### GIVEN RECORDS
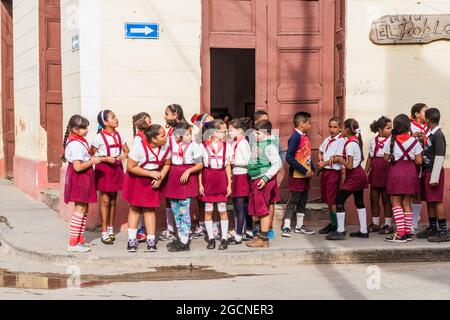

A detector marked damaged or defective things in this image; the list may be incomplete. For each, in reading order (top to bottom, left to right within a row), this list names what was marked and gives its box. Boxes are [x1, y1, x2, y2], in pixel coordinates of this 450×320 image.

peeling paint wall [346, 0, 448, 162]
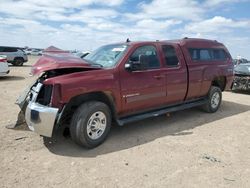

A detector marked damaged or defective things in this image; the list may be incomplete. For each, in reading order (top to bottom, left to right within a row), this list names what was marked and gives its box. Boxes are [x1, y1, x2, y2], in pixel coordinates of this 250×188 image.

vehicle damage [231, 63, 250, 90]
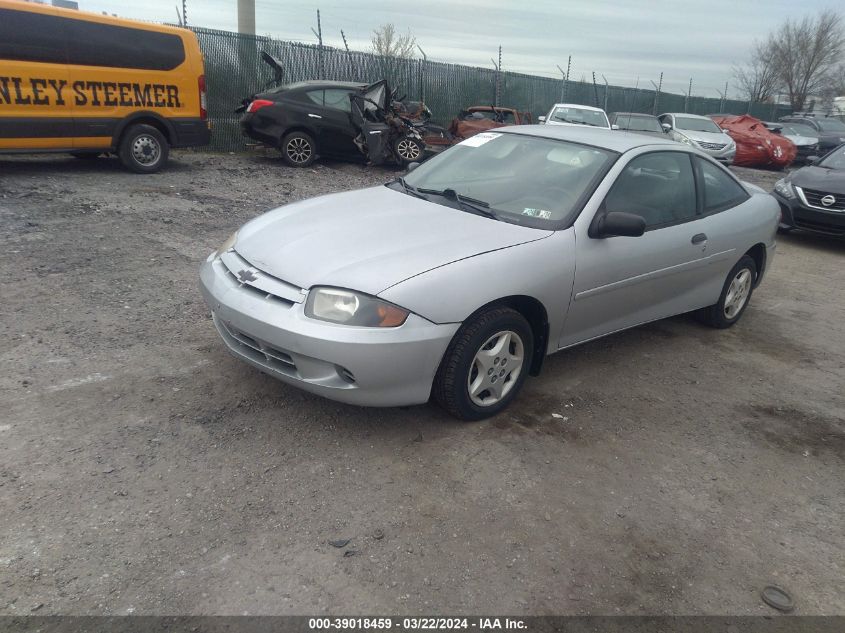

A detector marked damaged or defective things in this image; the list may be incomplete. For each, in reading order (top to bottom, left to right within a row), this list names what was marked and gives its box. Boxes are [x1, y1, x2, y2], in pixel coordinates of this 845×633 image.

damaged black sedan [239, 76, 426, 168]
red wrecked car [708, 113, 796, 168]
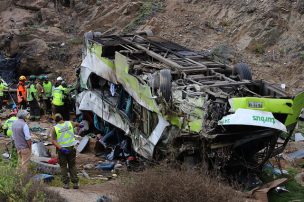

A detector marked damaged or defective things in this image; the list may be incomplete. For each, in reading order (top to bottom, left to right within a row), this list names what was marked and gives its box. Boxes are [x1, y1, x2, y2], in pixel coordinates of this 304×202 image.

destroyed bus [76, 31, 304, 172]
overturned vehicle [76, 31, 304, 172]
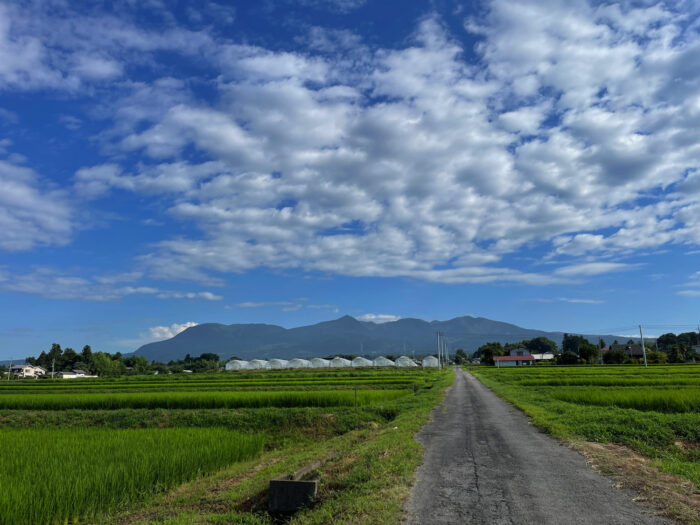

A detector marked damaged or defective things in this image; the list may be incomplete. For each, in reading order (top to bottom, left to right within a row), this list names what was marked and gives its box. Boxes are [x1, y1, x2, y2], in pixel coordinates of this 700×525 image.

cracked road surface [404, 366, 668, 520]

### TASK BRIEF
Take the line that holds "this 304×202 image." as the start and the last line of the data as the end. Copy only those lines exactly, both ends included, except the pictures.

### REPLY TO THE TASK
A detector marked damaged or defective things in this image; the list may be incomplete. For each, in reading order (top to bottom, left to right within a row), this list names what was marked and gives its box. Boxes are [x1, y1, x2, y2], in pixel coordinates of this 304×202 image.

destroyed bus [76, 31, 304, 172]
overturned vehicle [76, 31, 304, 172]

A detector marked damaged or defective things in this image; the list may be incomplete. For each, in reading order (top to bottom, left to right within a row), this list names what was marked and gives its box. Boxes are [x1, y1, x2, y2], in pixel coordinates of this 700×525 image.

cracked road surface [404, 366, 668, 520]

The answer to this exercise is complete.